Mumbai: US drug multinational Eli Lilly & Co. has voluntarily withdrawn its application at the Kolkata patent office for a crystal form of its osteoporosis drug, sold under the Forteo brand. Lilly, which lost an earlier patent claim for another form of the same drug following a pre-grant opposition from a local rival drug maker USV Ltd in August, had filed three patent applications in India for different forms of this biotech drug.

Eli Lilly’s application for a crystalline form of the drug teriparatide has been withdrawn by the applicant under section 11B (4) of the Indian Patent Act last fortnight, according the patent office. Teriparatide is the generic name of Forteo. The company has already launched this product in India anticipating patent protection.

In August, after hearings on a pre-grant opposition filed by USV that lasted a year, the Kolkata patent office had rejected Eli Lilly’s first patent application, on grounds of prior knowledge, incremental innovation and failure to establish enhancement of known efficacy. Forteo is the only biotech drug—medicines that are developed from living forms—available in India for osteoporosis treatment.

However, at least two companies, including USV, are now expected to launch the generic version of this drug in the local market soon.

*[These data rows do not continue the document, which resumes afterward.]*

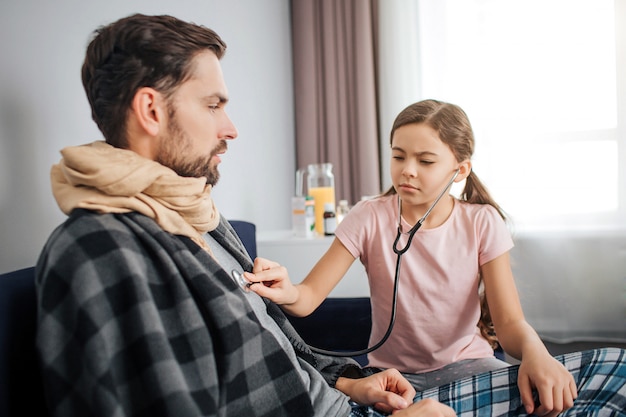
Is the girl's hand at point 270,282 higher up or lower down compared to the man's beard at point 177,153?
lower down

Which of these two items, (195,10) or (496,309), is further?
(195,10)

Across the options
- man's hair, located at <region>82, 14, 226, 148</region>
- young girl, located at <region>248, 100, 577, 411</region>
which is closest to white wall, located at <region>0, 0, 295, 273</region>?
man's hair, located at <region>82, 14, 226, 148</region>

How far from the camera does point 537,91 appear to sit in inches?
106

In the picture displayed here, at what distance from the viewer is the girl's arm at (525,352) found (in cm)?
97

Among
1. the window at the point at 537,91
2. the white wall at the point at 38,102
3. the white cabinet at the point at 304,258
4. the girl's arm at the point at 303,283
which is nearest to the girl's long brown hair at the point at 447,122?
the girl's arm at the point at 303,283

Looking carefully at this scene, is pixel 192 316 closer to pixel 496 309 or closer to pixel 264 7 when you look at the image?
pixel 496 309

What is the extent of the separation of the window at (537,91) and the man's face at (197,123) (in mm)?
2077

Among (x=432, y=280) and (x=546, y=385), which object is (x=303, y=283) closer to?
Answer: (x=432, y=280)

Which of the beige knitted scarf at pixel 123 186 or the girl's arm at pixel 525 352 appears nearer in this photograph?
the beige knitted scarf at pixel 123 186

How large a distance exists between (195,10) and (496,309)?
55.1 inches

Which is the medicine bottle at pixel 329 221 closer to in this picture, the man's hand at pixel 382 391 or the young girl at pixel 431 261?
the young girl at pixel 431 261

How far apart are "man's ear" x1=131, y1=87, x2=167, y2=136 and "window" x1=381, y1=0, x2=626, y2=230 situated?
7.14ft

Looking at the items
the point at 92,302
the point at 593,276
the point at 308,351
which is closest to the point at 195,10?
the point at 308,351

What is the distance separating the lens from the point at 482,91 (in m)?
2.77
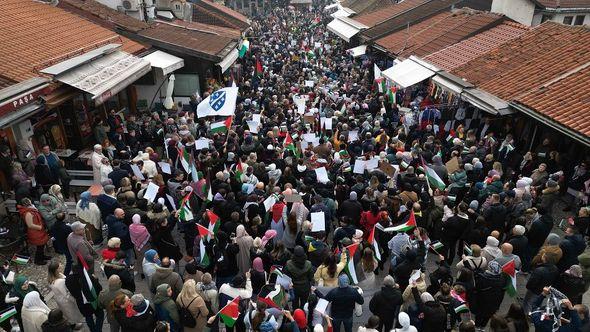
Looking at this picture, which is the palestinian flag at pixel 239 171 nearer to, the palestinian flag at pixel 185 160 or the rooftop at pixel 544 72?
the palestinian flag at pixel 185 160

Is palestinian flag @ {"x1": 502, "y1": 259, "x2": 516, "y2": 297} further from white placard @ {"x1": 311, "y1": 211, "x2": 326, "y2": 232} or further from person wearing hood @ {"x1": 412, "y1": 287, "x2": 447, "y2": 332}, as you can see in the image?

Eli Lilly’s decision to withdraw its patent application in India follows a similar move by other two multinational giants Novartis AG and GlaxoSmithKline Plc. (GSK) in India early this year. While GSK had withdrawn its Indian patent applications for two of its antiretroviral combination drugs, combivir and trizivir, used to combat HIV/AIDS, Novartis’ filing for patenting its HIV/AIDS drug atazanavir in India lapsed earlier this year as the company did not pursue the application.

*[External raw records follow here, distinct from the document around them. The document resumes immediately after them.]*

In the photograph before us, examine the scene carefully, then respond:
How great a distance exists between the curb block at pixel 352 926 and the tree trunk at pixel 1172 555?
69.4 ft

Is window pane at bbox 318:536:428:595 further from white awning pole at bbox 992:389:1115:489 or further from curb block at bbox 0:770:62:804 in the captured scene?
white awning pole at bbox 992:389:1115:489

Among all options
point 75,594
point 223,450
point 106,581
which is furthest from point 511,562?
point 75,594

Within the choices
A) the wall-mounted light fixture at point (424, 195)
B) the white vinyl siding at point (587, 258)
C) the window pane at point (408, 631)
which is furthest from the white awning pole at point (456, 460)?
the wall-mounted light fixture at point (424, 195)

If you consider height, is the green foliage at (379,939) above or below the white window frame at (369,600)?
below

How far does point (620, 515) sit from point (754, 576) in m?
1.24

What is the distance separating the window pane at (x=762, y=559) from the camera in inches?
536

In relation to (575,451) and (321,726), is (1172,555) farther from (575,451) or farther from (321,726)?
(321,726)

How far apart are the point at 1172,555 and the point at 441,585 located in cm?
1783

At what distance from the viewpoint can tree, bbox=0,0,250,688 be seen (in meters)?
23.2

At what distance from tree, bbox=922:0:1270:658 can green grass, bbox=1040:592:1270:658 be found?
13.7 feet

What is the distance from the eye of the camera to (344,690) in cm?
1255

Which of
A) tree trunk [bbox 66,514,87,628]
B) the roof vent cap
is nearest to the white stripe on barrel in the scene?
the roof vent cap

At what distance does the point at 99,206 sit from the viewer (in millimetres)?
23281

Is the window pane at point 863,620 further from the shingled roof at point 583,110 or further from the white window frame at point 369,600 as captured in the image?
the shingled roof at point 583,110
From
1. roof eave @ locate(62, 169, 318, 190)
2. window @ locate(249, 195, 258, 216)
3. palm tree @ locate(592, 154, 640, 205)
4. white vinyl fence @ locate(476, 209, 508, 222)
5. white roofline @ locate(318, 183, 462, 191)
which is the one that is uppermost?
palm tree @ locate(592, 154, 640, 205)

India is likely to see many such patent withdrawals amid fierce opposition for local companies and some patient activist groups.

Indian patent rules do not permit patent protection for drugs here if it has been patented elsewhere before 1995, and its claims of innovation are only incremental, under the provisions of Section 25(1)(b) and Section 3(e) of the Indian Patents Act. The drug also cannot be patented if its efficacy is not significantly superior to an already known molecule under Section 3(d) of the law.